Python Peewee SqliteQueueDatabase table does not get created

Question

I'm developing a multi-threaded application with SQLite database. I've done some research and it seems that SqliteQueueDatabase can deliver the required concurrency handling. I've dig through the documentation but it seems I haven't managed to see the whole picture how to start & initiate the database.

from peewee import *
from playhouse.sqliteq import SqliteQueueDatabase

db = SqliteQueueDatabase(':memory:')


class Prime(Model):
    num = IntegerField()

    class Meta:
        database = db


db.start()
db.connect()
db.create_tables([Prime])
print db.get_tables()  # prints []
db.stop()

After starting the database in the above example, I try to create the table for my model but it does not get created. What do I miss? I tried to find a peewee & SqliteQueueDatabase example that covers the whole lifecycle but was unable to.

Answer 1

What I ended up doing is that I haven't used peewee, SqliteQueueDatabase or any ORM but sqlite3 and threading.

Using a sort of singleton trick I had basically 1 instance of an object that had a connection property, therefore a single connection instance was shared with all the threads. I had to set check_same_thread=False when connecting to sqlite otherwise different threads can't share the same connection.

Below is a simplified version:

import sqlite3
import threading

class Singleton(type):
    _instances = {}

    def __call__(cls, *args, **kwargs):
        if cls not in cls._instances:
            cls._instances[cls] = super(Singleton, cls).__call__(*args, **kwargs)
        return cls._instances[cls]

class Dao(object, metaclass=Singleton):

    def __init__(self, conf=None):
        self.lock = threading.Lock()
        self.conn = sqlite3.connect(
                conf.db,
                check_same_thread=False
            )

The first time I've instantiated the Dao class in the main thread and passed a configuration to __init__. Later whichever thread needed to use the database, it just created a Dao object. However due to the Singleton trick the caller just got a reference to the already existing instance that also included the already established connection.

I added all my DB operations as methods to this Dao class. In order to avoid repeating the locking, I've created decorators using wraps.
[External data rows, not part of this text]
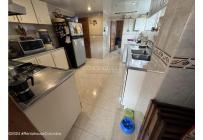 Apartamentos, Venta, Bogotá - $850.000.000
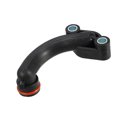 thumbnail image 1 of Tubo de refrigerante del motor para Jeep Grand Cherokee 2015-2019 para Ram 1500 2015-2018 No.68211200AC, 1 of 6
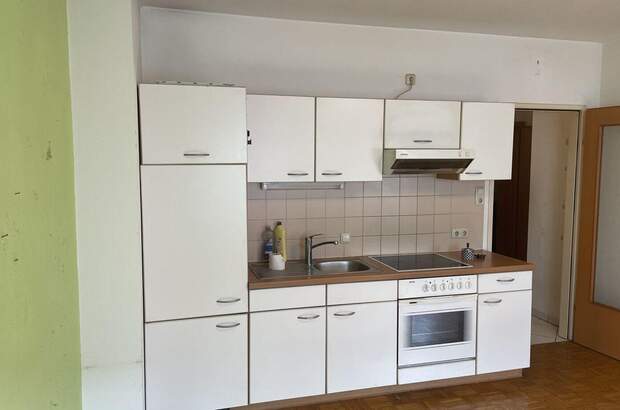 Wohnung mieten in 8010 Graz (Bild 4)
from functools import wraps

def transaction_read_write(fn):
    @wraps(fn)
    def wrapper(self, *args, **kwargs):
        self.lock.acquire()
        # execute wrapped method and perform commit
        try:
            ret = fn(self, *args, **kwargs)
            self.conn.commit()
        except Exception as e:
            # perform rollback in case of an error
            # also in real world application do some logging here
            self.conn.rollback()
            raise e
        finally:
            # release acquired lock
            self.lock.release()
        return ret
    return wrapper

I had a similar wrapper for read-only operations but without commit/rollback. I made it configurable in that one whether to perform locking during read-only operations -- just to be able to adjust locking behaviour without a new release should a DB concurrency issue occur in prod.
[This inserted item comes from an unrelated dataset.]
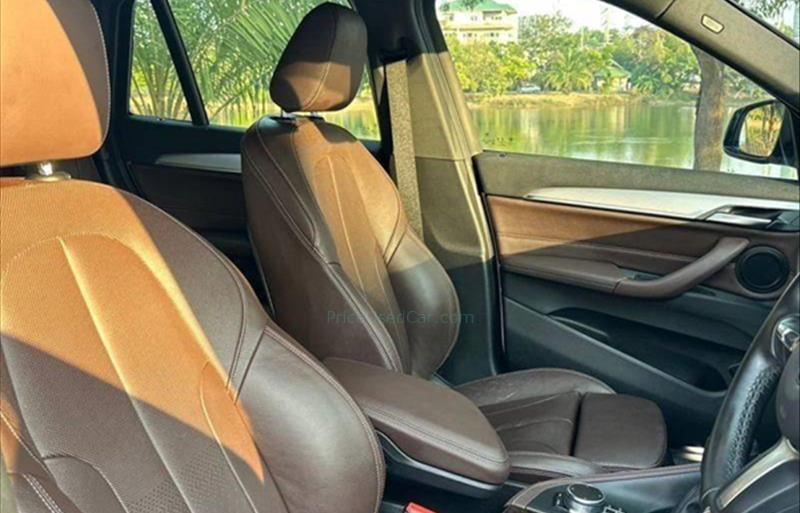 ขายรถ-suv-มือสอง-bmw-บีเอ็มดับบลิว-x1-เอ็กซ์1-รถปี2018-รหัส83486-7459b82d.jpg ขายรถ-suv-มือสอง-bmw-บีเอ็มดับบลิว-x1-เอ็กซ์1-รถปี2018-รหัส83486-7459b82d.jpg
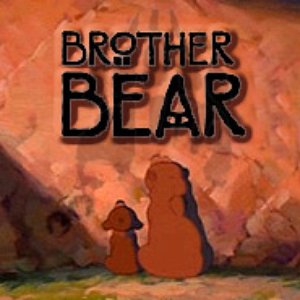 Disney's Brother Bear 的头像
Now all I had to do is to add my custom transaction decorators to the Dao methods. (In real life a transaction can be made up from several SQL commands of course. Therefore I had some atomic methods without transaction annotation which were never called directly from outside. They were called only by some other Dao methods which performed several calls within a single transaction so these complex methods had transaction annotations. I was very careful with how large and how fast these transactions were because in my case the locking mechanism basically prevented the other threads from working with the DB at the same time.)

So a Dao method could look something like:

@transaction_read_write
def set_processed_files(self, id, num_files):
    cur = self.conn.cursor()
    cur.execute("UPDATE jobs SET num_files = ? WHERE job_id = ?", (num_files, id))

At the end I decided not to use peewee but I hope there is something useful in my example.

Answer 2

I've run into this problem and it seems that the read query completes before create_tables() does.

My fix is to throw in back-to-back db.stop() db.start() calls. Forcing code execution to wait until all database write queries are completed.

from peewee import *
from playhouse.sqliteq import SqliteQueueDatabase

db = SqliteQueueDatabase('db.sqlite3')


class Prime(Model):
    num = IntegerField()

class Meta:
    database = db


db.start()
db.connect()
db.create_tables([Prime])
db.stop() #  Wait for create_tables() to complete
db.start() #  Continue execution
print db.get_tables()
db.stop()

Answer 3

You're using an in-memory database. In-memory databases use a connection-per-thread. So unless you specifically use the shared-memory mode (you'll have to consult the sqlite docs) you are out-of-luck.

Use a file-based db and your example will run fine.